◆ DOCUMENT EXTRACT ◆
%%

The battle before the First Circuit is liable to increase the already high prices consumers face in a world where nearly all goods move at some point via trucking.

BOSTON (CN) — At a time of spiraling inflation and high gas prices, the First Circuit showed little concern about an argument that America's supply-chain problems will be even worse if truck drivers must be paid for the time they spend on the road but not working.

"There’s something anti-common-sensical about what you’re saying,” U.S. Circuit Judge Kermit Lipez told attorney James Hanson, who represents the trucking industry. “You’re taking a position that defies common sense and is contrary to the longstanding position of the Department of Labor.”

Lipez is part of a panel in Boston that heard an appeal Wednesday in a class action against CRST, one of the country’s largest private trucking companies, by more than 9,000 drivers. The case has far larger ramifications than even that, however, because any ruling could affect a large percentage of the country’s more than 3.5 million truck drivers.

At the root of the case is a federal law that prohibits truck drivers from working more than 14 hours a day. To keep products moving briskly on long-haul trips, it’s common for shipping companies to use a tag team of two drivers who work 14-hour shifts. Drivers who are off-duty typically spend time in a sleeping berth where they can rest, as the name suggests, or engage in other activities like watching movies, preparing meals, reading and surfing the internet.

The question is how much of this off-duty time is “work time” that must be compensated at minimum wage. At oral argument Wednesday, the First Circuit seemed to indicate that it thinks truckers should be paid minimum wage for at least some of the off-duty time that they spend in their vehicles.

While the Labor Department decided back in 1943 that time in a sleeping berth should never be paid, it issued an opinion in 1964 that such time was compensable after eight hours during which it’s assumed that the employee is sleeping. The Trump administration reversed course in 2019 and went back to the 1943 rule, but the Biden administration undid the Trump policy just two years later.

Lower federal courts are split on the issue. The Ninth Circuit held that sleeping berth time should never be paid in an unpublished decision in 2017.

The American Trucking Associations Inc. warned the First Circuit meanwhile in an amicus brief that a decision diverging from the Ninth Circuit would “put motor carriers — who by the very nature of their business typically operate in multiple jurisdictions — in the impossible position of having to apply the same federal wage statute in conflicting ways in different parts of the country.”

The parties reached a contingent settlement below, and CRST agreed that if it loses its appeal it will pay the drivers $2.5 million in addition to future hourly compensation.

If the plaintiffs win, “it’s going to change the industry,” predicted Paul Taylor, chief trial attorney at the Truckers Justice Center in Burnsville, Minnesota.

The short-term effects will include higher consumer prices on a wide range of goods that move by truck, Taylor predicted, and consolidation in the industry as smaller carriers with lower margins are squeezed out. In the longterm, he thinks trucking companies will work to avoid the wage-and-hour laws by leasing trucks to drivers and then treating them as independent contractors.

Trucking could become “a gig economy,” he said. “You could see trucking companies working like Amazon.”

The legal issue is whether, after eight hours of sleep, the time in the sleeper berth is primarily for the employer’s benefit or the employee’s benefit.

%%

◆ DATA SECTION ◆
%%

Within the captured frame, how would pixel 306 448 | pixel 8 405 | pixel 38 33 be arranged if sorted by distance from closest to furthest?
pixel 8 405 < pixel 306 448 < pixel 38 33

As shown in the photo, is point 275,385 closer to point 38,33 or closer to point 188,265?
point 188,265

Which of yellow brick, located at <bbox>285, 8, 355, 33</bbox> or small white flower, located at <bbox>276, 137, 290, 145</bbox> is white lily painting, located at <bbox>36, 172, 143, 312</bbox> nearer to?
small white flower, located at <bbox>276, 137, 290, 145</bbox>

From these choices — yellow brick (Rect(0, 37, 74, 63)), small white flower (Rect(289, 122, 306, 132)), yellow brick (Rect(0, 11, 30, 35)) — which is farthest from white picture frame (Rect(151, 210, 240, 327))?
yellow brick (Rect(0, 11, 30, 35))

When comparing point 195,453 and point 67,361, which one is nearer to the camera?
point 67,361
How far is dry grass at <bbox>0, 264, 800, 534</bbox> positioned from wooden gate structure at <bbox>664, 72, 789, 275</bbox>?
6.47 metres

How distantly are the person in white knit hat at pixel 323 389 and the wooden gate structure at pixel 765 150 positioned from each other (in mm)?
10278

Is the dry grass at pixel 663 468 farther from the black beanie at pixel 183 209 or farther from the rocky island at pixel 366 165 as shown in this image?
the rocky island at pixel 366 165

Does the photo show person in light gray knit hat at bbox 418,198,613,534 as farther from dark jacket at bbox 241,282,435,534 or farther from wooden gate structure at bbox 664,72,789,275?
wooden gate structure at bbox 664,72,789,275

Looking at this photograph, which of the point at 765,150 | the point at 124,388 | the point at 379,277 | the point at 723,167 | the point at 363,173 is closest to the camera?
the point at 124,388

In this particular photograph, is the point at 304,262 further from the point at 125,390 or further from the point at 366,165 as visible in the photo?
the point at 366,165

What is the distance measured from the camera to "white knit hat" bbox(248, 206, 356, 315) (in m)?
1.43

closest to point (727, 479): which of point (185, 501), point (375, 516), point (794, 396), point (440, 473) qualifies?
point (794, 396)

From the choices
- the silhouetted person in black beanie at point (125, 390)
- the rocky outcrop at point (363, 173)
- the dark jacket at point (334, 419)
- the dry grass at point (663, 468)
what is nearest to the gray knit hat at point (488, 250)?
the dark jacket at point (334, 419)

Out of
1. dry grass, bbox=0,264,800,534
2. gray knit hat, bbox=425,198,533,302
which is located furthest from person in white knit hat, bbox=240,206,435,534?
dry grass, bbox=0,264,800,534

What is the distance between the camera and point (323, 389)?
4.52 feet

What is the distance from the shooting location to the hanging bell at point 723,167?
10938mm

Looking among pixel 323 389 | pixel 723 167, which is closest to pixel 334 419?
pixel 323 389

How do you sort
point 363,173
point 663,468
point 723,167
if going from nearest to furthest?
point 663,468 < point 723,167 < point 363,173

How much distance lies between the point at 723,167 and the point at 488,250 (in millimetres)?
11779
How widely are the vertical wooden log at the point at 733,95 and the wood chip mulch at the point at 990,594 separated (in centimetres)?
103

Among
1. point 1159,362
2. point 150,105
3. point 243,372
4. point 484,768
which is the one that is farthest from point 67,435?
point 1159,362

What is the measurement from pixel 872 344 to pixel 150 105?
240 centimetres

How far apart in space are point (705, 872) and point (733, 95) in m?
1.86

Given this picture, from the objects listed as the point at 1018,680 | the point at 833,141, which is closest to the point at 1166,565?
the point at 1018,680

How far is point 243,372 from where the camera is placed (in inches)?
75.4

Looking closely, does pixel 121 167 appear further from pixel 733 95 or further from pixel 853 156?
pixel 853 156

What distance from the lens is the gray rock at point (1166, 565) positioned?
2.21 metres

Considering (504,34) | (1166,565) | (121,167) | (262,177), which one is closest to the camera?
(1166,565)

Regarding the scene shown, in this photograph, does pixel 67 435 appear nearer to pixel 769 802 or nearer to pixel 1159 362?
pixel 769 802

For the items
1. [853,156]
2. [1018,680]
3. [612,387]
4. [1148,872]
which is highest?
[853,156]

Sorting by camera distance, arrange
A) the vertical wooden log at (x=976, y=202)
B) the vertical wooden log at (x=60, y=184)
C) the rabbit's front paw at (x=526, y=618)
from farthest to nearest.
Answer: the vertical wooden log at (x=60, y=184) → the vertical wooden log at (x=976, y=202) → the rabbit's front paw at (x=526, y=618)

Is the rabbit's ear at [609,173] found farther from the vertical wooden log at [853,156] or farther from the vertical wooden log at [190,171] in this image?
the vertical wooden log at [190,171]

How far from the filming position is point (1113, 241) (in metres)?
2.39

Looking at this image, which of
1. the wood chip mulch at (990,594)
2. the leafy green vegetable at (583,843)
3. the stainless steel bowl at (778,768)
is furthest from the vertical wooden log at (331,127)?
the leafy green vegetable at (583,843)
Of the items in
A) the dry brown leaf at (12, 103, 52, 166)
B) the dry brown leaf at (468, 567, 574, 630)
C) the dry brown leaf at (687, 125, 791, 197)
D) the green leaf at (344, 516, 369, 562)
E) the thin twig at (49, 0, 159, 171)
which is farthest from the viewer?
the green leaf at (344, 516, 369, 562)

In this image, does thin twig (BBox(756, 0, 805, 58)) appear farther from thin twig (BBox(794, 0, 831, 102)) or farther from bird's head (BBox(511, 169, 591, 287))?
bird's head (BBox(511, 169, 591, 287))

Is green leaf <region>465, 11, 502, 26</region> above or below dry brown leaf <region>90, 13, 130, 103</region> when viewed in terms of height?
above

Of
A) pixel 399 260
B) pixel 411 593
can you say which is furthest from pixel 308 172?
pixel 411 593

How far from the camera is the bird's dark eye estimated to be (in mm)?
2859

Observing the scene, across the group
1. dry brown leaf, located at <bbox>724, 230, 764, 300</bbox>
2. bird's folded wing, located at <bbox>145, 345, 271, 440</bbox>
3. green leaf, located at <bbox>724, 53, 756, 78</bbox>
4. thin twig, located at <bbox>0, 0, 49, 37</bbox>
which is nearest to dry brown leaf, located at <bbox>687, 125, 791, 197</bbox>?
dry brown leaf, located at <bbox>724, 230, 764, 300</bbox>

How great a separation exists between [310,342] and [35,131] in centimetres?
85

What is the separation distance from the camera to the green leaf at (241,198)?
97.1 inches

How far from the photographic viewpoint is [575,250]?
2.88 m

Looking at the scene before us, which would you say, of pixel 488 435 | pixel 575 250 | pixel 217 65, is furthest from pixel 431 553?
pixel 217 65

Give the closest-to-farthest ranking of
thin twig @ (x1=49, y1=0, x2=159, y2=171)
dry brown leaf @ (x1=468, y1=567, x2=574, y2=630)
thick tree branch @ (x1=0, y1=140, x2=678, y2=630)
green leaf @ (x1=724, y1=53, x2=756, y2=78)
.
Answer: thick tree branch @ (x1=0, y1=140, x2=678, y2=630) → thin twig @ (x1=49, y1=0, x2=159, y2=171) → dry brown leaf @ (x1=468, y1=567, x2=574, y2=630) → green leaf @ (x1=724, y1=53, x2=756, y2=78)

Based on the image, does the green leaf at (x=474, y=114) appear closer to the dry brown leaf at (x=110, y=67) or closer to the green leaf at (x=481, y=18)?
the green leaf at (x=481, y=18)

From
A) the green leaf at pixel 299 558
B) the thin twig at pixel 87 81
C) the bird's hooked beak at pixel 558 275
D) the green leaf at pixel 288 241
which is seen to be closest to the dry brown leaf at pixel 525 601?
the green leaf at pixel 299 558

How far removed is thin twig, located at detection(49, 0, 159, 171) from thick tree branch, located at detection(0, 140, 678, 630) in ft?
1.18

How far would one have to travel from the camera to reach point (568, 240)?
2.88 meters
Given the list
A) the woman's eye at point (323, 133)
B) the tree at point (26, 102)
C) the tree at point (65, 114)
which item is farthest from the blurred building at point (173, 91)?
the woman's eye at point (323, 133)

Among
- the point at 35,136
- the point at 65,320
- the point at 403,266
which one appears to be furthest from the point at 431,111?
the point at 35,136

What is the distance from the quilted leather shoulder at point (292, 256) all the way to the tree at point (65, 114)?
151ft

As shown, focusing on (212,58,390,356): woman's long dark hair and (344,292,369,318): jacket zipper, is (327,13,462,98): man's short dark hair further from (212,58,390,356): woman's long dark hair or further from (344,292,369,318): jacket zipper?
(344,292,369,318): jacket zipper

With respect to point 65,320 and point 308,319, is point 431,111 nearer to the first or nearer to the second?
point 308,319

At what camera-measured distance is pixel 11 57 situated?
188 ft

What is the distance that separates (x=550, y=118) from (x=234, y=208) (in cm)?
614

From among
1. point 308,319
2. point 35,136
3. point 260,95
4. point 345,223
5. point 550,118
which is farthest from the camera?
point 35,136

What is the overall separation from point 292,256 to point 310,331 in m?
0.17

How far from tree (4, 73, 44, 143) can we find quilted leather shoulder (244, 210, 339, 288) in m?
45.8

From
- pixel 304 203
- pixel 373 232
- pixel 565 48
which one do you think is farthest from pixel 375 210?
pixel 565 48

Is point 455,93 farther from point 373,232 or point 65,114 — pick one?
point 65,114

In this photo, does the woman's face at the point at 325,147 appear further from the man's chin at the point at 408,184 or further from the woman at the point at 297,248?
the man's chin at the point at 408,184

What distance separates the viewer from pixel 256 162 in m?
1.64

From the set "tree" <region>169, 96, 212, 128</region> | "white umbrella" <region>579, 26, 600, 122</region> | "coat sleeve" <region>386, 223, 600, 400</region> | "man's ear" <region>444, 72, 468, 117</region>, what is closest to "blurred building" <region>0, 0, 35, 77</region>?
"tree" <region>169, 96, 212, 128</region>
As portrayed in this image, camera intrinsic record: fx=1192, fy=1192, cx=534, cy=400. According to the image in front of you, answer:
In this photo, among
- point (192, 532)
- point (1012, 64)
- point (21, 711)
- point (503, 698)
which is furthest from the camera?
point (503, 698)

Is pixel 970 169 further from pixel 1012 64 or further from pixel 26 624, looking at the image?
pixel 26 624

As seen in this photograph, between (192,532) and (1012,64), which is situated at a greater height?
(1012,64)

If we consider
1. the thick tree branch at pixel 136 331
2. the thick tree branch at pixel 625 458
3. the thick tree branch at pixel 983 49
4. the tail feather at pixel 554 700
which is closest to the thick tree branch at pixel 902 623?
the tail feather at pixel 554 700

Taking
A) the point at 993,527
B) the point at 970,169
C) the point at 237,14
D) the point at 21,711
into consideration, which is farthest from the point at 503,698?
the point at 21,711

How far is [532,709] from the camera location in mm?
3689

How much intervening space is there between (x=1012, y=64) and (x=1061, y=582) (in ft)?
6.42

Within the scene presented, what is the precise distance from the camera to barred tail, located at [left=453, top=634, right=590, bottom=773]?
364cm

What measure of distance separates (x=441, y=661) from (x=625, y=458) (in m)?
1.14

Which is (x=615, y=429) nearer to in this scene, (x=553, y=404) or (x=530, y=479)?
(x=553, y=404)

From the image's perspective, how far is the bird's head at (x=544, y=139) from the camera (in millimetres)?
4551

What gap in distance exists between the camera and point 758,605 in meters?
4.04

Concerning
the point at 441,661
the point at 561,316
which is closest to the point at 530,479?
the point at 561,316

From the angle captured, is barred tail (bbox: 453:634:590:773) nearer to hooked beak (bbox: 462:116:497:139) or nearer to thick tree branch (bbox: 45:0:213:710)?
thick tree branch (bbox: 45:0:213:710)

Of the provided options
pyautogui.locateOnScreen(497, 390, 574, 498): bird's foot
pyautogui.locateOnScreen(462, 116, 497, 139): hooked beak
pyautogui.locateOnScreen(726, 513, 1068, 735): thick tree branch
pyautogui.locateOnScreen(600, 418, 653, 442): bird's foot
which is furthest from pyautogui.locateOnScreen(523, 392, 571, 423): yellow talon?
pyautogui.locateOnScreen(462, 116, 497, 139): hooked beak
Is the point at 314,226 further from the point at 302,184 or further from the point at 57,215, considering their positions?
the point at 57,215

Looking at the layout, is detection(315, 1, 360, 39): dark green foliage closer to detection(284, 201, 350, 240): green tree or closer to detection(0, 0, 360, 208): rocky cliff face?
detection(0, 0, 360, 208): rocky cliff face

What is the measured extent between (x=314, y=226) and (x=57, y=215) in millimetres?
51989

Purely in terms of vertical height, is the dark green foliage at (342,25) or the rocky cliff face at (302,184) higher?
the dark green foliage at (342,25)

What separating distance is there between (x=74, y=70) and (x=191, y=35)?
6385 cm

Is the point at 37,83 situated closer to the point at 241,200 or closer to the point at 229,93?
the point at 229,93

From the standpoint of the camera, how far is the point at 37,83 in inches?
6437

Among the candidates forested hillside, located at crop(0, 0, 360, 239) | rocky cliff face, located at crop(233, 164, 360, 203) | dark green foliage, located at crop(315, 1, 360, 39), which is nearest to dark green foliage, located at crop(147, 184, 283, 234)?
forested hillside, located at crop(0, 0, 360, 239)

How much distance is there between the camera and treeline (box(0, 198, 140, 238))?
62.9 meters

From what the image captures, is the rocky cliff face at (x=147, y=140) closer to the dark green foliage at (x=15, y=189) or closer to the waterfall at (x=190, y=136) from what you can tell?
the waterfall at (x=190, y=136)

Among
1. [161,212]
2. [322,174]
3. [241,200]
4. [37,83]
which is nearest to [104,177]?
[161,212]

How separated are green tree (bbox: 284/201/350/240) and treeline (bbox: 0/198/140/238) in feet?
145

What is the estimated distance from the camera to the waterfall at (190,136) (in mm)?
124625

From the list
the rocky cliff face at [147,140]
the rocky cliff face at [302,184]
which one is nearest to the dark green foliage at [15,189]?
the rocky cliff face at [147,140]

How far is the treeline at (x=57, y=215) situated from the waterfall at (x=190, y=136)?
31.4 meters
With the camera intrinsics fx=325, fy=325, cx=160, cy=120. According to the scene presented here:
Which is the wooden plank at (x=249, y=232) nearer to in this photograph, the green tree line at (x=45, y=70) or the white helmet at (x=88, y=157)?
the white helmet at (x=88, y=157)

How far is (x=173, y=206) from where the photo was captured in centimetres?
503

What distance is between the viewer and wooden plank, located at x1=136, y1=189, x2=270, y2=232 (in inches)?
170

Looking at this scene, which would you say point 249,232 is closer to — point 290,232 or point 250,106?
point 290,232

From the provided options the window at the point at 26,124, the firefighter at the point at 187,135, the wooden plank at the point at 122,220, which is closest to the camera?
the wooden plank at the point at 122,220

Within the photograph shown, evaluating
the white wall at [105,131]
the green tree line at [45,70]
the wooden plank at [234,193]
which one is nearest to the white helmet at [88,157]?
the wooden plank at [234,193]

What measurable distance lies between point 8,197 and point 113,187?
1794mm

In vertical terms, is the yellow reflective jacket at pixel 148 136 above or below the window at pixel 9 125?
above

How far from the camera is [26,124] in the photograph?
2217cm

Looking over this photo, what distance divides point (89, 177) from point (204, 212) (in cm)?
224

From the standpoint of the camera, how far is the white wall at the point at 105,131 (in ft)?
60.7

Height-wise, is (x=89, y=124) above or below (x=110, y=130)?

%%

◆ EXERCISE INSTRUCTIONS ◆
**A.** In the article on truck drivers' sleeping-berth pay, how much did CRST agree to pay the drivers if it loses its appeal?
**B.** Reproduce the passage of the trucking pay article that begins at the words "The question is" and stops after the words "two years later.".
**C.** Proceed with the article on truck drivers' sleeping-berth pay, picking up right after its final sentence.

◆ TASK RESPONSES ◆
**A.** $2.5 million, in addition to future hourly compensation.

**B.**
The question is how much of this off-duty time is “work time” that must be compensated at minimum wage. At oral argument Wednesday, the First Circuit seemed to indicate that it thinks truckers should be paid minimum wage for at least some of the off-duty time that they spend in their vehicles.

While the Labor Department decided back in 1943 that time in a sleeping berth should never be paid, it issued an opinion in 1964 that such time was compensable after eight hours during which it’s assumed that the employee is sleeping. The Trump administration reversed course in 2019 and went back to the 1943 rule, but the Biden administration undid the Trump policy just two years later.

**C.**
“The presence of the employee in the berth is of benefit to you; it enhances efficiency,” Lipez told Hanson, who represents CRST and practices with the Scopelitis firm in Indianapolis.

“Given that the whole model assumes a benefit to the employer from the driver’s presence," asked Lipez, a Clinton appointee, "why doesn’t that obvious benefit to the employer answer the question here? I don’t understand that.”

Hanson said that berth time benefits drivers, too, because they’re paid by the trip, and using the berth allows them to complete more trips.

But U.S. Circuit Chief Judge David Barron was dubious on the latter point. “Any human bring would like eight hours of sleep," he said, "but, given a choice, no one would want to spend two hours in a sleeper berth."

Heather Johnson, arguing for the Department of Labor, agreed. “I can waste two hours on my phone if I’m stuck somewhere but that doesn’t mean I’m using the time effectively for my own purposes,” she said.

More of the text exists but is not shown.